■ QUOTED TEXT ■
A miscellany upon a more extensive scale than the preceding, and of great value for the taste exhibited in its selection, succeeded in 1602, under the appellation of "A Poetical Rapsodîe; containing diverse Sonnets, Odes, Elegies, Madrigals, Epigrams, Pastorals, Eglogues, with other Poems, both in Rime and Measured Verse. For varietie and pleasure, the like never yet published.
London. 12mo."
The editor and principal contributor, was Francis Davison, a poet of no mean talents, and son of that Secretary of State, who experienced in so remarkable a degree the duplicity of Elizabeth, in relation to Mary Queen of Scots. In an Address to the Reader, he thus accounts for the form which the volume assumes:—"Being induced by some private reasons, and by the instant entreaty of speciall friends, to suffer some of my worthlesse poems to be published, I desired to make some written by my deere friends Anonymoi, and my deerer Brother, to beare them company: both, without their consent; the latter being in the low-country warres, and the rest utterly ignorant thereof. My friends names I concealed; mine owne and my brother's, I willed the printer to suppresse, as well as I had concealed the other, which he having put in without my privity, we must now undergo a sharper censure perhaps than our namelesse workes should have done; and I especially. For if their poems be liked, the praise is due to their invention; if disliked, the blame both by them and all men will be derived upon me, for publishing that which they meant to suppresse."

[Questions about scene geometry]
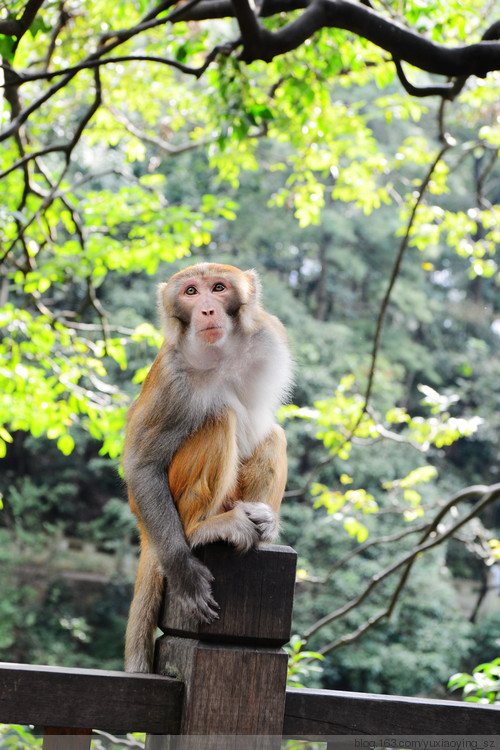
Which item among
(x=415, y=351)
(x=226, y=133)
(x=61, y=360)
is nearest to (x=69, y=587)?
(x=415, y=351)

■ AIM ■
Carry on the account of the 1602 poetry miscellany, starting right after its last sentence.

■ ANSWER TO THE TASK ■
He then enters upon a defence of poetry, experience proving, he remarks, "by examples of many, both dead and living, that divers delighted and excelling herein, being princes or statesmen, have gouerned and counselled as wisely; being souldiers, have commanded armies as fortunately; being lawyers, have pleaded as judicially and eloquently; being divines, have written and taught as profoundly; and being of any other profession, have discharged it as sufficiently, as any other men whatsoever;" and concludes by alleging, as an excuse "for these poems in particular, that those under the name of Anonymos were written (as appeareth by divers things to Sir Philip Sidney living, and of him dead) almost twenty years since, when poetry was farre from that perfection to which it hath now attained: that my brother is by profession a souldier, and was not eighteen years old when he writ these toys: that mine owne were made most of them sixe or seven yeares since, at idle times as I journeyed up and downe during my travails."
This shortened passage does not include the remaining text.